Seems related to heavy use of math tag. Should have worked until monday if we can trust https://pageviews.wmcloud.org/?project=de.wikipedia.org&platform=all-access&agent=user&redirects=0&range=latest-20&pages=Holomorphe_Funktion

Event Timeline

If an article contains <math> at least 900 times, it usually has this error

Here are the logs related to this error:
https://logstash.wikimedia.org/goto/89f993a3c45d8849be7347260bb7c028

The restbase change was applied at this timestamp: https://sal.toolforge.org/log/03geRYkBxE1_1c7sKPgl

Which means that the errors dont necessarily correlate with the restbase/mathoid change

Errors started on Monday July 10, around 17:00 UTC. Error rate increased over the following days. The errors come in waves that correlate with CEST business hours. The recent spike may be cause by people investigating the issue.

All errors originatze from dewiki. Pages on enwiki and other big wikis that use a lot of math formulas still work, even though they all run wmf.16 (since last Thursday, I assume). The admin log shows nothing relevant on July 10: https://wikitech.wikimedia.org/wiki/Server_Admin_Log#2023-07-10

This indicates that the problem is in the content of the respective pages on dewiki, rather than being caused by a change in code or configuration.

The error I see on the linked page is

Die maximale Anfragezeit von 60 {{PLURAL:60|Sekunde|Sekunden}} wurde überschritten.
[b3623713-4117-4cce-97c8-1312034e92e3] 2023-07-12 11:23:35: Fataler Ausnahmefehler des Typs „Wikimedia\RequestTimeout\RequestTimeoutException“

In addition, I see an unexpanded template in the menu.

{{Gender|Deine}} Meldungen

The fact that the timeout triggers in the math code doesn't neccessarily mean it is caused by the math code. It may also be caused by somthing that runs before math handling that got slower.

Mathoid is almost sleeping. I remember we used to see 100+ requests/s.

Mathoid is almost sleeping. I remember we used to see 100+ requests/s.

I'm not familiar with the dashboard in question, but the request rate looks very stable at 5 reqs/sec over the last year. I think the >100req/s is before caches. A hit rate of 95% for math formulas sounds about right to me.

Yes, I just wanted to indicate that the mathoid server could handle more requests.

I just searched on phabricator for related errors... so far, without success. My suspicion is that a template that is often used in connection with formulae was changed.
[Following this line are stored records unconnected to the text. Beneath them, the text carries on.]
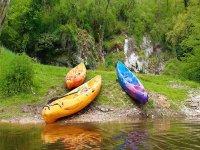 Nos kayaks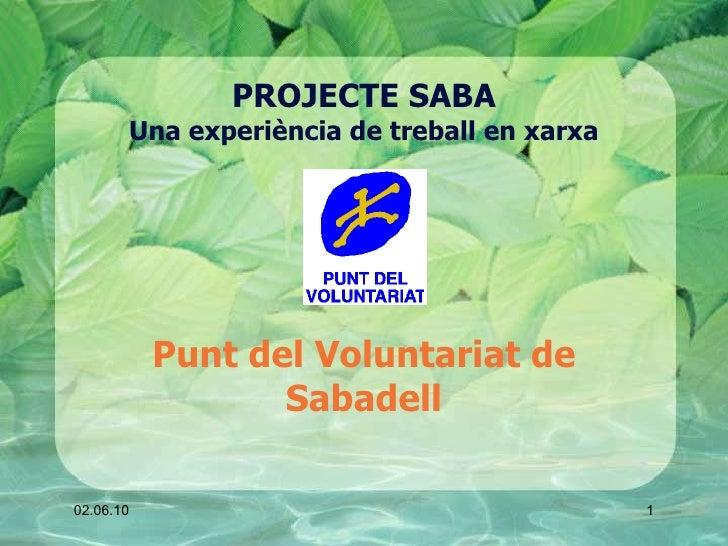 PROJECTE SABA Una experiència de treball en xarxa Punt del Voluntariat de Sabadell 02.06.10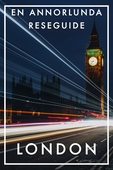 LONDON EN ANNORLUNDA RESEGUIDE (PDF)
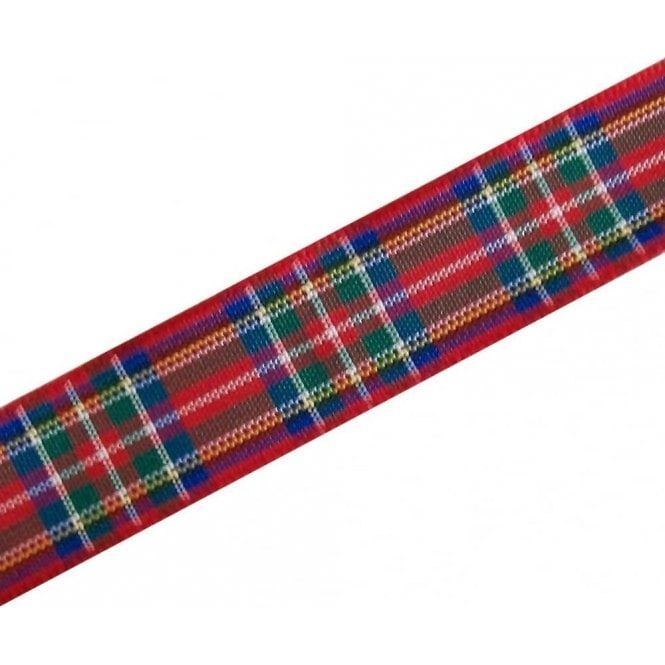 Union Jack Wear Royal Stewart Red Tartan Ribbon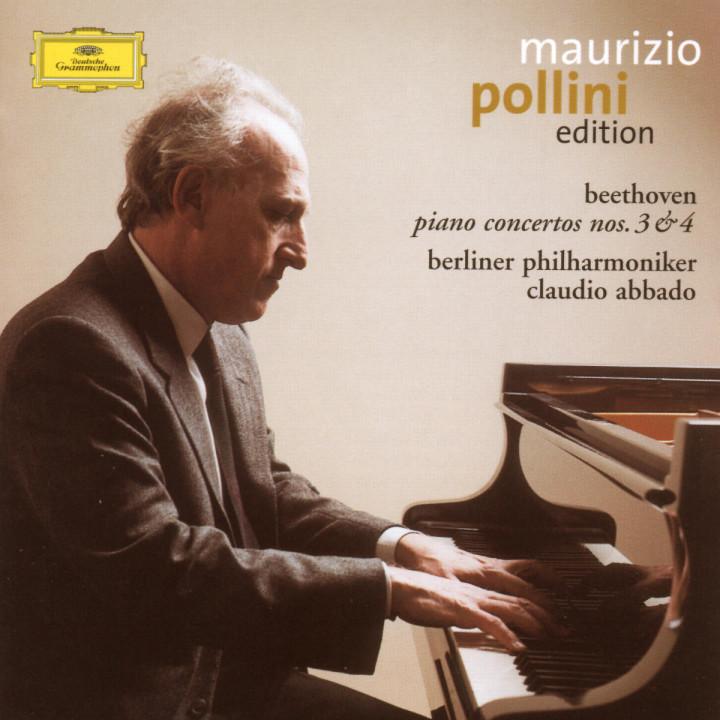 Beethoven: Piano Concertos Nos.3 & 4 0028947135229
Aklapper changed the subtype of this task from "Task" to "Production Error".Jul 12 2023, 1:31 PM

I just searched on phabricator for related errors... so far, without success. My suspicion is that a template that is often used in connection with formulae was changed.
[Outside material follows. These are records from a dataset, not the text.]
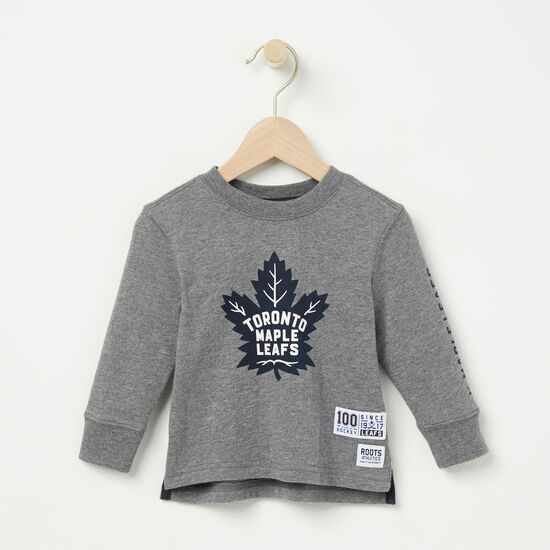 Roots-Kids T-shirts-Baby TML Left Wing T-shirt-Med Grey Mix-A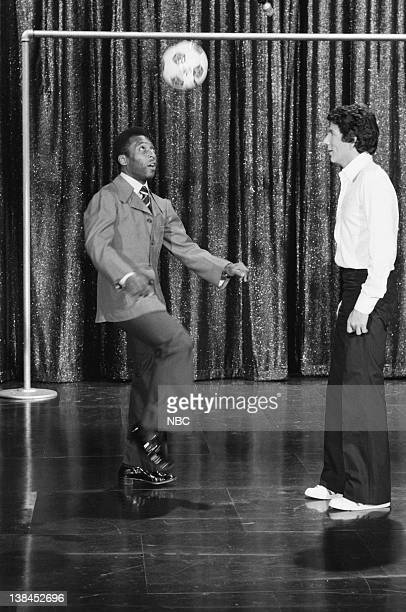 Soccer star Pele' during a segment with guest host Bert Convy on July 2 1975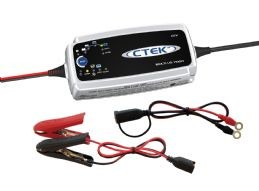 CTEK Battery Chargers 56-353
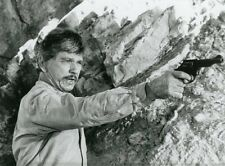 CHARLES BRONSON THE EVIL THAT MEN DO 1984 VINTAGE PHOTO ORIGINAL #1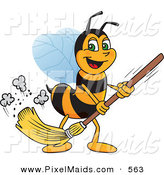 Clipart of a Worker Bee Character Mascot Sweeping the Floor by Toons4Biz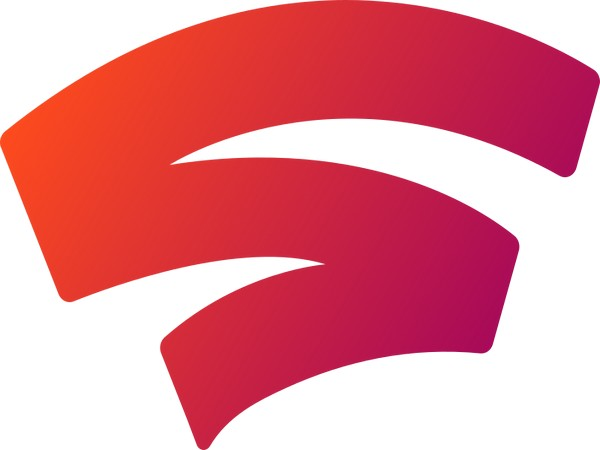 Google Stadia to allow publishers to offer their own games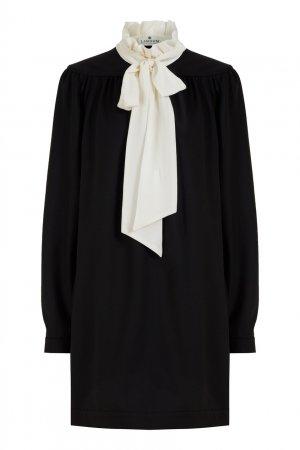 Черное платье-мини с контрастным воротником LAROOM. Цвет: черно-белый
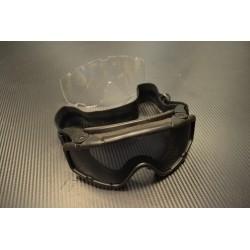 FMA Protective goggle, black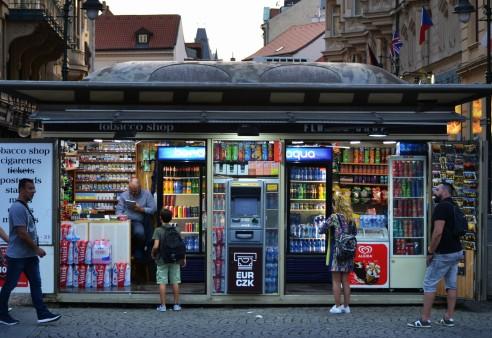 Prague (20)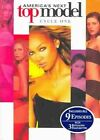 Americas Next Top Model Cycle 1 DVD Adrianne Curry Yoanna House Tyra Banks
Yea, but I don't see anything obvious... https://de.wikipedia.org/wiki/Spezial:%C3%84nderungen_an_verlinkten_Seiten?hidecategorization=1&target=Holomorphe_Funktion&namespace=10&limit=50&days=7&urlversion=2. The changes on July 10 are not even edits, they are language link changes coming from Wikidata...

Exactly. I also tried to create a copy of that page on beta, but I get

Request from 132.195.*.* via deployment-cache-text08.deployment-prep.eqiad1.wikimedia.cloud, ATS/9.1.4
Error: 504, Connection Timed Out at 2023-07-12 15:04:02 GMT

It has been just reported by a dewiki user that LaTeX preference works fine but SVG crashes. How comes?
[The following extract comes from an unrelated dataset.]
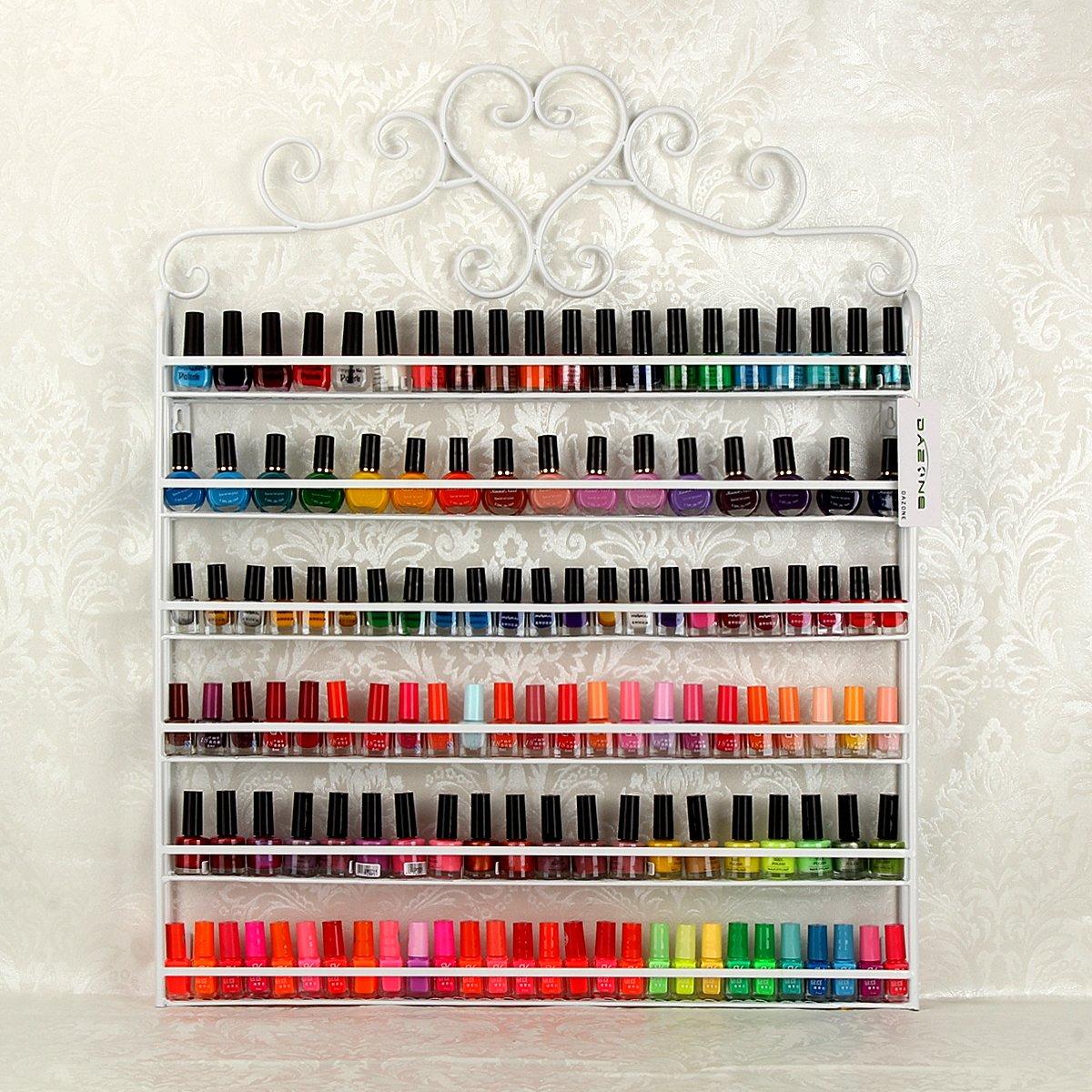 YUDA - Estantería de pared para esmaltes de uñas, 6 estantes, para ...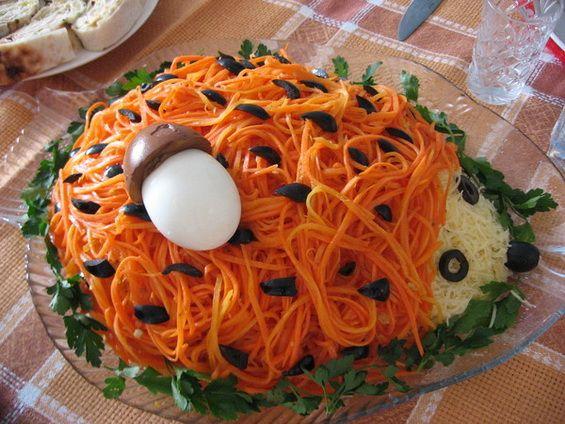 Закуски и салаты на день рождения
It has been just reported by a dewiki user that LaTeX preference works fine but SVG crashes. How comes?

I can confirm that. However, in my browser, it takes longer than a minute for the page https://de.wikipedia.org/wiki/Holomorphe_Funktion to load (with text mode). So a combination of different effect seems to lead to the fact, that the overall page loading times add up to the value that is larger than the timeout.

@daniel Do you think it would be a good idea to increase the number of concurrent requests for formulae (default 50)?

@xSavitar did an analysis and shared it on Slack. Here are the most important bits:

Using Excimer UI to profile that request, the issue seems to be coming from Cite and Parser - https://performance.wikimedia.org/excimer/profile/e30c5c689b8329a5
The link I shared above (Excimer), from Cite\ReferencesFormatter::formatListItem, 97% of the request was consumed. So Cite has something going on there.

@daniel Do you think it would be a good idea to increase the number of concurrent requests for formulae (default 50)?

I can onl pass that questions to the SRE folks... @jijiki @Clement_Goubert thoughts?

To explain my thinking:

If an article contains <math> at least 900 times, it usually has this error

I checked in the config directory, and the default is set to 150. If we estimate the $MathMathMLTimeout =20 as an upper boundary, this would result in more than 4*20s = 1m 20s. Increasing that to 300 would result in a higher load for restbase but reduce the upper bound to 40s.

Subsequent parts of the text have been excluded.